Image and question records:
* * * *
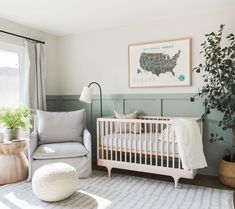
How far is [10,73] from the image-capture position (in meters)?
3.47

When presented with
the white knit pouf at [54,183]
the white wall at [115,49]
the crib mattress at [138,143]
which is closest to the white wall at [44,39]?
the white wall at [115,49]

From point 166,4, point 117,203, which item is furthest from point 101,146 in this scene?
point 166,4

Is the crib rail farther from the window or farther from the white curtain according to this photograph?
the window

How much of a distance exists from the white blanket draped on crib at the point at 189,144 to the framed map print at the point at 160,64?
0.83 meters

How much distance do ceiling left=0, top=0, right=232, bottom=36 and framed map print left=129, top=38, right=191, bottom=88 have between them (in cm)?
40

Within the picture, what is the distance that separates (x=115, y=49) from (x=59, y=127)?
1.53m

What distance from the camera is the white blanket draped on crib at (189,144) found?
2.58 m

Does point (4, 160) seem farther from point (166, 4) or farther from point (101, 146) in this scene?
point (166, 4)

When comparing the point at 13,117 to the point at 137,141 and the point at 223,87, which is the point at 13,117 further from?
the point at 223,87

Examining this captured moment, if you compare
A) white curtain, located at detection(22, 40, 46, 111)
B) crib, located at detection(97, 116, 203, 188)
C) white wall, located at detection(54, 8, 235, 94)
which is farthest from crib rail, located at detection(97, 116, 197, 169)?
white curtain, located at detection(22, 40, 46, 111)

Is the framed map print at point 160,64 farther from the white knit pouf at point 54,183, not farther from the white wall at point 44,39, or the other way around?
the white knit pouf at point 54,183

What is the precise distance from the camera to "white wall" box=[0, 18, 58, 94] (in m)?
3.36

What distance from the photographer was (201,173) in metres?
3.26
* * * *
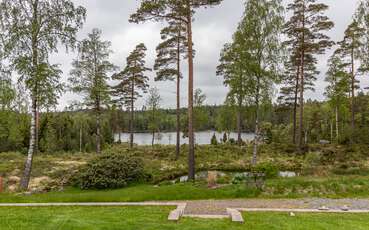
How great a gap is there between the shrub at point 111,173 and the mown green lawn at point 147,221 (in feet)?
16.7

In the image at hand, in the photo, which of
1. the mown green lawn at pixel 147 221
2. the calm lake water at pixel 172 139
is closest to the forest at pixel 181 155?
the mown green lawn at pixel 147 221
* * * *
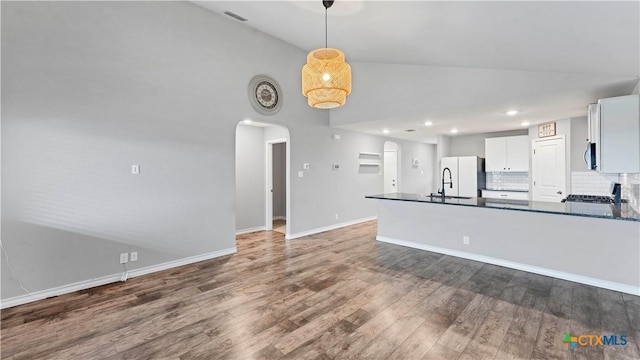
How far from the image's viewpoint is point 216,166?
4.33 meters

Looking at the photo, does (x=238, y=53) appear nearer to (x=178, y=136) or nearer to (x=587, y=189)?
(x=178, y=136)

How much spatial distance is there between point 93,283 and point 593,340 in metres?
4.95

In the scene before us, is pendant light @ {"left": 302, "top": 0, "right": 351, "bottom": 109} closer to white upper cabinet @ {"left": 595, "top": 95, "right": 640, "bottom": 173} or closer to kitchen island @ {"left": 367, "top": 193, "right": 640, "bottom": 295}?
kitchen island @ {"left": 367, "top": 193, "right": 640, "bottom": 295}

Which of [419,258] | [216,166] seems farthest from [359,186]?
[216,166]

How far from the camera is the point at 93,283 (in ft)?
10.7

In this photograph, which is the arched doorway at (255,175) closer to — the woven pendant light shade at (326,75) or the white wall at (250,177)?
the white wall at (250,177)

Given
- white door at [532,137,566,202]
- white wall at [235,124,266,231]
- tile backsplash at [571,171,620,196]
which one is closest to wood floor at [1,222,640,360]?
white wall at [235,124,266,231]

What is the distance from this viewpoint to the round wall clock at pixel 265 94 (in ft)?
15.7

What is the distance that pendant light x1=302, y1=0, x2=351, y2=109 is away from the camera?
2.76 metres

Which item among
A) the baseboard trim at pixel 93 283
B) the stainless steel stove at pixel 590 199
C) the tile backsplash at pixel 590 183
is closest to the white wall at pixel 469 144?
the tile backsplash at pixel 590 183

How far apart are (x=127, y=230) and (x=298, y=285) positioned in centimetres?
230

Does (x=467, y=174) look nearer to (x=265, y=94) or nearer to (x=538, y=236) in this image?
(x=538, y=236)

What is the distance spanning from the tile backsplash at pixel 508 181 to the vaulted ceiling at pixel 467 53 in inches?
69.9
* * * *
-- Task prompt --
Reproduce the material from the line containing "How far is [10,73]" up to and including the line containing "0.83 meters", with nothing altered.

-- Worked answer --
How far is [10,73] from the image-capture position (in meters)?
3.47

When presented with
the white knit pouf at [54,183]
the white wall at [115,49]
the crib mattress at [138,143]
which is closest to the white wall at [44,39]?
the white wall at [115,49]

From point 166,4, point 117,203, which item is furthest from point 101,146 in this scene?
point 166,4

Is the crib rail farther from the window or farther from the white curtain according to this photograph?
the window

How much of a distance exists from the white blanket draped on crib at the point at 189,144 to the framed map print at the point at 160,64?
0.83 meters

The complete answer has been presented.